I’m a kid of the MAD Magazine era, where their mascot, Alfred E. Newman, was famous for saying this line… “What, me worry?” Of course, in many cases, it was the punchline of the joke and it conveyed the he ought to have been worrying about the state of affairs around him. That, of course, was the sarcastic humor of the magazine that appealed to me during my pre-teen and early teenage years.
Sarcastic humor aside, the statement about not worrying has stuck with me over the years and is frankly quite Biblical for the Christian. Jesus says that we are not to be anxious because our Father in Heaven knows our needs and will provide them…instead of expending energy worrying about this, that, or the other thing, we should pursue building Christ’s kingdom with all our strength. God will make provision for us (Luke 12:22-24).
The implication here is that the only ones who really have a license to worry are unbelievers. These pagans bow down to gods that cannot answer prayers and cannot provide for their needs…they are deaf and dumb and motionless, the creation of the hands of men (Psalm 115:4-8).
The question that the Christian really needs to ask is, just how extensive God’s design is for his people. Is God in control of the big things that happen but leaves the small things in our own hands or does God sovereignly ordain all things that come to pass, both great and small. To this, Jesus takes one of the most insignificant things that can be mentioned and instructs his disciples that God cares for us so greatly that he even has numbered the hairs on our head (Matthew 10:30; Luke 12:7) and he goes as far as to assure the disciples that during times of persecution, not a hair on their head will perish apart from God’s design (Luke 21:18) — a promise that the Apostle Paul even extends to those on the ship with him prior to their shipwreck on Malta (Acts 27:34).

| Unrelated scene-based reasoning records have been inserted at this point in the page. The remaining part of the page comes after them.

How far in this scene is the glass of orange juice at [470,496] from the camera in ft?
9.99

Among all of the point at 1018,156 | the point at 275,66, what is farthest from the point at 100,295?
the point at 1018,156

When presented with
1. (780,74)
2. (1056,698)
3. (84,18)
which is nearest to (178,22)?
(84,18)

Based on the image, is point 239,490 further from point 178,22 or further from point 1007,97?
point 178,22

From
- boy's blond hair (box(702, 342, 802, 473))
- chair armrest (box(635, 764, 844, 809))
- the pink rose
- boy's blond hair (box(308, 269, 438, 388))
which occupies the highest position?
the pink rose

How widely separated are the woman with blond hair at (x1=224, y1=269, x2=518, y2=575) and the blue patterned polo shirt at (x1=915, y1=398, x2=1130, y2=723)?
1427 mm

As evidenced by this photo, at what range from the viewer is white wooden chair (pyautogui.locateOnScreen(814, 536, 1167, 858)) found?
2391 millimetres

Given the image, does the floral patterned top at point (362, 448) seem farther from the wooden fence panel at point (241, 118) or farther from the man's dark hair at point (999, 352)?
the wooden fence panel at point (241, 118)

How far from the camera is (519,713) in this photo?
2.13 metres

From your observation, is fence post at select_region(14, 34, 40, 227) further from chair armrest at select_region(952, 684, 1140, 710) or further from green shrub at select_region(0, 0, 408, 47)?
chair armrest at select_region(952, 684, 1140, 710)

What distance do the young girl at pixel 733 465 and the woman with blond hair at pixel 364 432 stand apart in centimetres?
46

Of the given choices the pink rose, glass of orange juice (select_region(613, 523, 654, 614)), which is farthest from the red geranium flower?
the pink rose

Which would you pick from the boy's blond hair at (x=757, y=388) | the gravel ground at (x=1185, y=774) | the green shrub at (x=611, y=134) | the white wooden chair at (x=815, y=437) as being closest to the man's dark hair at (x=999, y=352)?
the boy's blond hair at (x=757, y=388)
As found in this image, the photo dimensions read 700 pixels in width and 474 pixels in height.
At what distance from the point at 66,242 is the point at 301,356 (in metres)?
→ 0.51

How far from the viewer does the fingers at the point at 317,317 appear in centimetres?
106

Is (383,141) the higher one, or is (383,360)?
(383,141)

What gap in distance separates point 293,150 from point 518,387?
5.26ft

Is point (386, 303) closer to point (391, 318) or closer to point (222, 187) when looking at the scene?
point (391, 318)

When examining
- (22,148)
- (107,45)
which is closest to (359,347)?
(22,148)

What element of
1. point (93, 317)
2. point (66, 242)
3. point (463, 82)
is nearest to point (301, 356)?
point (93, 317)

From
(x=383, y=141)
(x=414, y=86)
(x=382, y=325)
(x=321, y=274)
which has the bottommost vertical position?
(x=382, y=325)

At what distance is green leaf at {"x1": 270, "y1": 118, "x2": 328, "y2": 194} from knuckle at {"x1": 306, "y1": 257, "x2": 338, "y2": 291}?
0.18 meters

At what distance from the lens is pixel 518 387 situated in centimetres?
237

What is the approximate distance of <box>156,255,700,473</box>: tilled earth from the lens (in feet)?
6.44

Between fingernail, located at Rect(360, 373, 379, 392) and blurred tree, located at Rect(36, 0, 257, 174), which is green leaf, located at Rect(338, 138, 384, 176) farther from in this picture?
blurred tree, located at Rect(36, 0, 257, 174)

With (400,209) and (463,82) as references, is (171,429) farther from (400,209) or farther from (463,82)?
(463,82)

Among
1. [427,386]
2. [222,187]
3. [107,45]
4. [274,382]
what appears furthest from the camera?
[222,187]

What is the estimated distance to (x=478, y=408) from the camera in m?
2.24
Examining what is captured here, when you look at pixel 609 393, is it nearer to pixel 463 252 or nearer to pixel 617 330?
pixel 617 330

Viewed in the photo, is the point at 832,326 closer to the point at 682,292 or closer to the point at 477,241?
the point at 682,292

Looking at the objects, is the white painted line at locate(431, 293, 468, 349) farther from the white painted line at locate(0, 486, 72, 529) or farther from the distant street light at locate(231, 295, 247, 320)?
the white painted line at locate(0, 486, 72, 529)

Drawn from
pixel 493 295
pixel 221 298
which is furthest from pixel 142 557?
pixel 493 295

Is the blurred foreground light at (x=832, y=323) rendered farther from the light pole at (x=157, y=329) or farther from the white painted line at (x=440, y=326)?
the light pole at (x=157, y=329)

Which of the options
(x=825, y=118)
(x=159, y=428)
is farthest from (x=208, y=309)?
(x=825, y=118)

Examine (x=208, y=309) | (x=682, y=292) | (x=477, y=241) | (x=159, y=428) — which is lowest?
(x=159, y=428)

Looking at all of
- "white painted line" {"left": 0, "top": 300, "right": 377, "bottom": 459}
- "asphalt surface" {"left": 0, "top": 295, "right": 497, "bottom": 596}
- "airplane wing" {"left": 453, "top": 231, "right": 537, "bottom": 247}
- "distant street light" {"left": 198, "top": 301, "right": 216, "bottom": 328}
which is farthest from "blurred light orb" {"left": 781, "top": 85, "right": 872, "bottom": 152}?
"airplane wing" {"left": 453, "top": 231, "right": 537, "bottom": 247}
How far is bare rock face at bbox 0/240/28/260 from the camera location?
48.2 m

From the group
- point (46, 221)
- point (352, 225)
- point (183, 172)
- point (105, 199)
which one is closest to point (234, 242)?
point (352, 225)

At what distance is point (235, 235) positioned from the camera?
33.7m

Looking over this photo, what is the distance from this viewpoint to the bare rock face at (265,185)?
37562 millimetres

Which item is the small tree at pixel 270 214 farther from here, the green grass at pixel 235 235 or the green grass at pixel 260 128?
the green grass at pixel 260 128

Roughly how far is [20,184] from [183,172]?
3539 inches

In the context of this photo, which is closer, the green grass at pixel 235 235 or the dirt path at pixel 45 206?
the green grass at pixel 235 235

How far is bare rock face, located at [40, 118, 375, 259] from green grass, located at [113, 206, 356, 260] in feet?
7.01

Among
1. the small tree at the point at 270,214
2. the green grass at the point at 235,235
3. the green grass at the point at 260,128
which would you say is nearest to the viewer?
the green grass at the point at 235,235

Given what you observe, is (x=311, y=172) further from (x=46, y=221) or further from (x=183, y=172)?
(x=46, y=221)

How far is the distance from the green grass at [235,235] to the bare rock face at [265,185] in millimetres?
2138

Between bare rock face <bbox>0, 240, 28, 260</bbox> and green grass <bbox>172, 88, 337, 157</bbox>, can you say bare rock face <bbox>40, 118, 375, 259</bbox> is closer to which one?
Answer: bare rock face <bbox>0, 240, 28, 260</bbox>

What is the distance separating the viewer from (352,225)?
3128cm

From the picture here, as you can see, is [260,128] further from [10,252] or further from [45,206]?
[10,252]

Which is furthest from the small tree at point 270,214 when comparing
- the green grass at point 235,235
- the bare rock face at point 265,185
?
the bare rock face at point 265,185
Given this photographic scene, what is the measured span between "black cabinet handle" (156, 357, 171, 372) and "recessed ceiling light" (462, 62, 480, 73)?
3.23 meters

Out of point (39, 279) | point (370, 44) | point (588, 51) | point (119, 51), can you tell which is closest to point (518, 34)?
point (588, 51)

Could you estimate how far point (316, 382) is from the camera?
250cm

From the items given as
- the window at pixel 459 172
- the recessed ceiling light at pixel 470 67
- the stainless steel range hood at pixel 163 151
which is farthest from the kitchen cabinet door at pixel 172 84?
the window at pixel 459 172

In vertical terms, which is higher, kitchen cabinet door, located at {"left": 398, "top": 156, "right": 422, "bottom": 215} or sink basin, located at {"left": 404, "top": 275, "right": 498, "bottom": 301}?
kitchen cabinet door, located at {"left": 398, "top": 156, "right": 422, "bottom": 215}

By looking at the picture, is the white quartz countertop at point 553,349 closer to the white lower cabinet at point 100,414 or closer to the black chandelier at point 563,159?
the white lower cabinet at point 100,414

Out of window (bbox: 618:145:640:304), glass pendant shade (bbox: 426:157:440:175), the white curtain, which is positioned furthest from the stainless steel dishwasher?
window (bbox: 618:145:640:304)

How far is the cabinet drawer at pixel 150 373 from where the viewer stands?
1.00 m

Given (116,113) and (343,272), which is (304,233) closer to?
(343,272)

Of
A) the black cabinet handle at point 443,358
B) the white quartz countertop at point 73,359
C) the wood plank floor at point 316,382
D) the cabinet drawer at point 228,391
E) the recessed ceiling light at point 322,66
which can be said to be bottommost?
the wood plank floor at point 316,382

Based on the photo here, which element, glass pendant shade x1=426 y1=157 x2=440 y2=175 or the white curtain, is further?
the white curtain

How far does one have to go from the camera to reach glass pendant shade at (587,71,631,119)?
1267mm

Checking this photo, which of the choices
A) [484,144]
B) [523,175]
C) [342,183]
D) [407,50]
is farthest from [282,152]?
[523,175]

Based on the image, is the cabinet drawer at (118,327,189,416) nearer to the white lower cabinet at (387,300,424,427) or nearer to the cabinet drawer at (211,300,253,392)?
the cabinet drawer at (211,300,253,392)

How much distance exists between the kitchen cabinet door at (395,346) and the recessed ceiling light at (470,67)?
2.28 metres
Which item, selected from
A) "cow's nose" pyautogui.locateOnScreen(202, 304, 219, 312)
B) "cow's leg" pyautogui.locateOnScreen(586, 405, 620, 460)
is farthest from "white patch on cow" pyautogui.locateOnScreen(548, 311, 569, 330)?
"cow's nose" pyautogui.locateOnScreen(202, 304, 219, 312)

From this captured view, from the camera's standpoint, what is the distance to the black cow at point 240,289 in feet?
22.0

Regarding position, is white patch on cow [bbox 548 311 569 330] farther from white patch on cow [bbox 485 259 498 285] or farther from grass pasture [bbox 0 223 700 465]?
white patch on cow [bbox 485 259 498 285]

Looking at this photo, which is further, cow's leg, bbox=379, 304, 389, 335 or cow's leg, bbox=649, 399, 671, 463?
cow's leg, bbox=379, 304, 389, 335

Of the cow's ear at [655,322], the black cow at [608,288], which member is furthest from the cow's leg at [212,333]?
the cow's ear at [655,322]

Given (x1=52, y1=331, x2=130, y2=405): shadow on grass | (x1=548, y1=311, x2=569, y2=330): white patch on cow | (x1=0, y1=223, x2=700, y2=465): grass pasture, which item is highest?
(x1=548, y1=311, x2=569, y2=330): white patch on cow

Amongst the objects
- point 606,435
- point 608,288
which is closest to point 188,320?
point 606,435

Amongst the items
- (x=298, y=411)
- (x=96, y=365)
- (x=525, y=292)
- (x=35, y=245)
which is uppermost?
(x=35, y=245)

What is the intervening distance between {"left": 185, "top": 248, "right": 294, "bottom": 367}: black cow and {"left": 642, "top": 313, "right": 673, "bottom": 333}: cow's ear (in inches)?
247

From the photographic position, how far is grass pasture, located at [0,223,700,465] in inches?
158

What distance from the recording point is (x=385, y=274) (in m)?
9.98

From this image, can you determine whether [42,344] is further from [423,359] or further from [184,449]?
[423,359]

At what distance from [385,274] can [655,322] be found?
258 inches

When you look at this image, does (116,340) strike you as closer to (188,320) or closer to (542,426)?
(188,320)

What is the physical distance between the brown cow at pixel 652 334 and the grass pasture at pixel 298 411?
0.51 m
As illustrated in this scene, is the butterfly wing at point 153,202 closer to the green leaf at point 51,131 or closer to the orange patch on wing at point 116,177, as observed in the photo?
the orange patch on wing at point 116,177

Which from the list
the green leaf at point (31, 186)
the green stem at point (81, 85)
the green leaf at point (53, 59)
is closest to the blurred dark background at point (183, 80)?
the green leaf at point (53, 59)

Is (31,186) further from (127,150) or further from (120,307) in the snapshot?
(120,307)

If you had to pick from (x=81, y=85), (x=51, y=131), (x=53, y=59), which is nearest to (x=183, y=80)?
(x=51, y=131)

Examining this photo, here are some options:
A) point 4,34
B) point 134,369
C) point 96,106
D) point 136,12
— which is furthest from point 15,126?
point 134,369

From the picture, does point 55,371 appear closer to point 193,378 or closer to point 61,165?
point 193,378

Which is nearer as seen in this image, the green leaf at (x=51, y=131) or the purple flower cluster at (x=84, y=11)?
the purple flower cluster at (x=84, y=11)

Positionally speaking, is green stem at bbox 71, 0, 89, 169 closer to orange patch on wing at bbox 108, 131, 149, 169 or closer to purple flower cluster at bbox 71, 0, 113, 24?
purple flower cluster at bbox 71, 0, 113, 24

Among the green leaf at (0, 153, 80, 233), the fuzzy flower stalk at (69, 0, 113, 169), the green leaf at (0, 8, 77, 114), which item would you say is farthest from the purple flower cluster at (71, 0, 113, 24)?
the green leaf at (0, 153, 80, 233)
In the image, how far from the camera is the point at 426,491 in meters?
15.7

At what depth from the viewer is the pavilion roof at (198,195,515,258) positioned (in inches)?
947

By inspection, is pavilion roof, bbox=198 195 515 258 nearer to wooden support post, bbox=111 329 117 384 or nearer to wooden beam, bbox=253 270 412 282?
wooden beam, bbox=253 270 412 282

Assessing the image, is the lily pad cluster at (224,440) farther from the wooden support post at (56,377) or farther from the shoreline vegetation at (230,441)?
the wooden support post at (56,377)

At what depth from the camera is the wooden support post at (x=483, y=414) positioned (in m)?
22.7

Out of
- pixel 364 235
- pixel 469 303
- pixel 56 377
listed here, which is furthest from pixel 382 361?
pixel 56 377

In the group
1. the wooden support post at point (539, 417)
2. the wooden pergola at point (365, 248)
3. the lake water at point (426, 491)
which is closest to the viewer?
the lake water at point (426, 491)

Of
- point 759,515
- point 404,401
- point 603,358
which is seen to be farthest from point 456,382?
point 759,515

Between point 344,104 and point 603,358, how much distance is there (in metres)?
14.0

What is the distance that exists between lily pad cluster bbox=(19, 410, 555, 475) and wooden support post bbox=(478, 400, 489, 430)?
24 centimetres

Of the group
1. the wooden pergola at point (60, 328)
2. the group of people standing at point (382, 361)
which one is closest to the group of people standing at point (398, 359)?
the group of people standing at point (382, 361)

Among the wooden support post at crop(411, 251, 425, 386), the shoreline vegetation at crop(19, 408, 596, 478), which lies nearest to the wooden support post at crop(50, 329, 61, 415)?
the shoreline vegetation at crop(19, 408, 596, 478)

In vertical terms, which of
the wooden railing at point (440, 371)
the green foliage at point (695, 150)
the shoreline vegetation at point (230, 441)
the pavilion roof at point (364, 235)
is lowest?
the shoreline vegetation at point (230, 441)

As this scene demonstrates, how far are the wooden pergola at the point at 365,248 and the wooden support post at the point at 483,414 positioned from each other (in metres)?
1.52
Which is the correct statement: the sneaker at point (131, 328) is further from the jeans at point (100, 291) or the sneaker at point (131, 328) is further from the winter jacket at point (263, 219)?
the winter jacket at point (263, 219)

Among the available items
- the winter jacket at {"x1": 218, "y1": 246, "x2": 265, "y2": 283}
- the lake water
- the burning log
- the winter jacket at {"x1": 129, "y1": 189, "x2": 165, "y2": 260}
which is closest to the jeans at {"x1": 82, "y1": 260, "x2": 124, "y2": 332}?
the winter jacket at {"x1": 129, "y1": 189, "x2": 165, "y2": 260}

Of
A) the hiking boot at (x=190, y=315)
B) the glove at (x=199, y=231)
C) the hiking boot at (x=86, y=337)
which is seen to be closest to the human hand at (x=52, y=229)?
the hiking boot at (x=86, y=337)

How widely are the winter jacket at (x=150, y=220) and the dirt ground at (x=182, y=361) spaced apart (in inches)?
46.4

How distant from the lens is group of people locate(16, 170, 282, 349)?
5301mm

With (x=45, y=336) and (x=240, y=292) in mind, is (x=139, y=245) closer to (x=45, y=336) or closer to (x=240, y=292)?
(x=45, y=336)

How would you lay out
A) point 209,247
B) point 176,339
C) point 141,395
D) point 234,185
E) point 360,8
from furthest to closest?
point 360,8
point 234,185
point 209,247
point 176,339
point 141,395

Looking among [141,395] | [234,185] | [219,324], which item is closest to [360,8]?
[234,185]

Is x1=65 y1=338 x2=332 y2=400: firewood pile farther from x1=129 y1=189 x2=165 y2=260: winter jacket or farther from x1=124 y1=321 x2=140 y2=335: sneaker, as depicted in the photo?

One of my professors in seminary used to say that not one hair fell from his head “without the parachute of providence,” and indeed, this is the idea that the Bible communicates to us. The Heidelberg Catechism words it this way: “He also preserves me in such a way that not a hair can fall from my head without the will of my Father in heaven…” In other words, if we take our Bible’s seriously, recognizing that we are in our Father’s divine hand, then ought we not say, with Alfred E. Newman, “What, me worry?” Our God not only ordains the end, but the means by which he brings about the end…and in that wonderful truth there is great hope because I, in my fallenness, will not confound the plans that God has for me…instead, God ordains and uses even my own sin and foibles to bring about his will and to conform me into the image of his Son. In a world where assurances are often fleeting, this is one iron-clad promise in which we can truly rest and hope.